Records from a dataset
┄┄┄┄┄┄┄┄┄┄┄┄┄┄┄┄┄┄┄┄

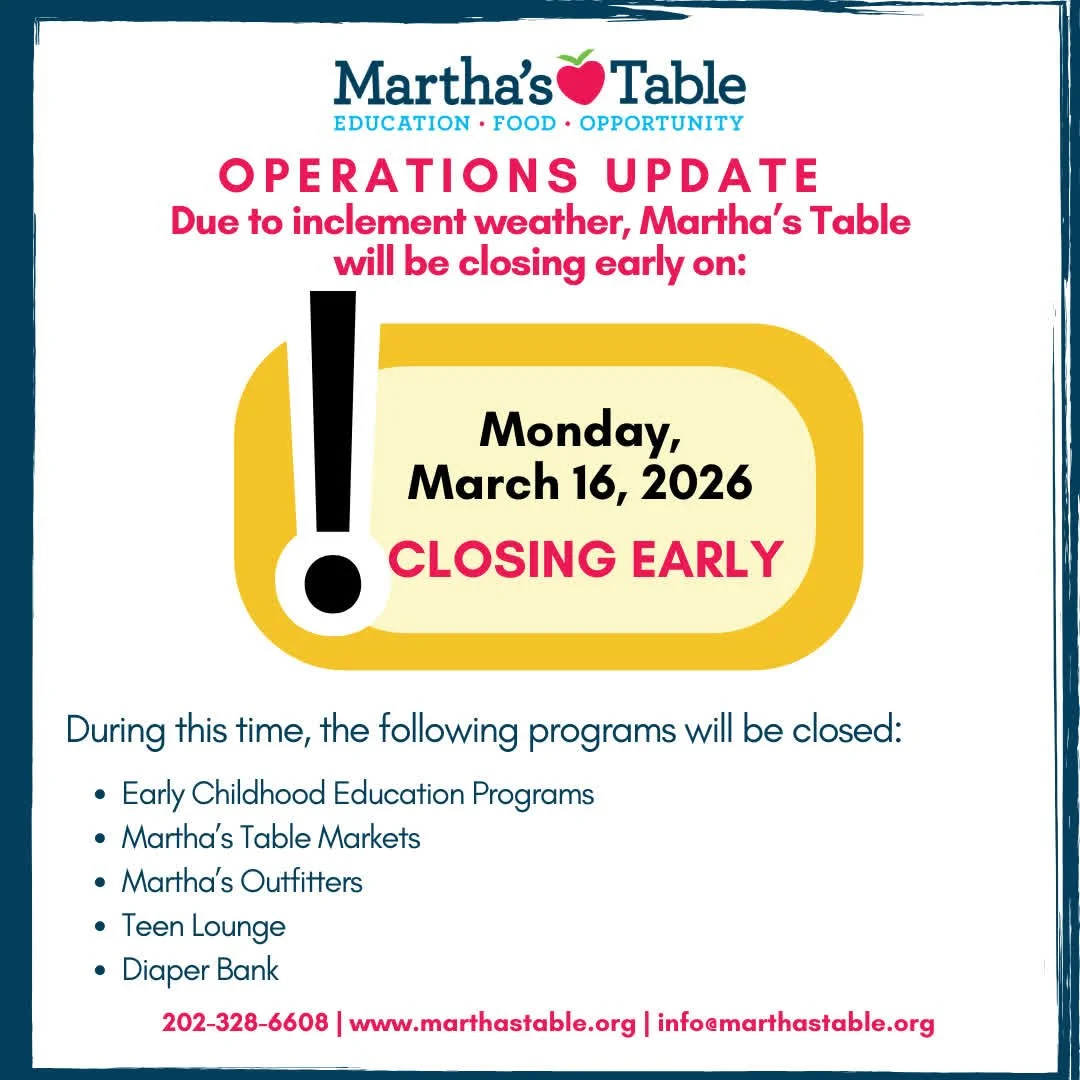 Martha's Table
EDUCATION • FOOD • OPPORTUNITY

OPERATIONS UPDATE
Due to inclement weather, Martha's Table will be closing early on:

Monday, March 16, 2026

CLOSING EARLY

During this time, the following programs will be closed:

• Early Childhood Education Programs
• Martha's Table Markets
• Martha's Outfitters
• Teen Lounge
• Diaper Bank

202-328-6608 | www.marthastable.org | info@marthastable.org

┄┄┄┄┄┄┄┄┄┄┄┄┄┄┄┄┄┄┄┄

[WORK INSTRUCTION]:
The response consists of the lines above that contain "will".

[SOLUTION]:
Due to inclement weather, Martha's Table will be closing early on:
During this time, the following programs will be closed:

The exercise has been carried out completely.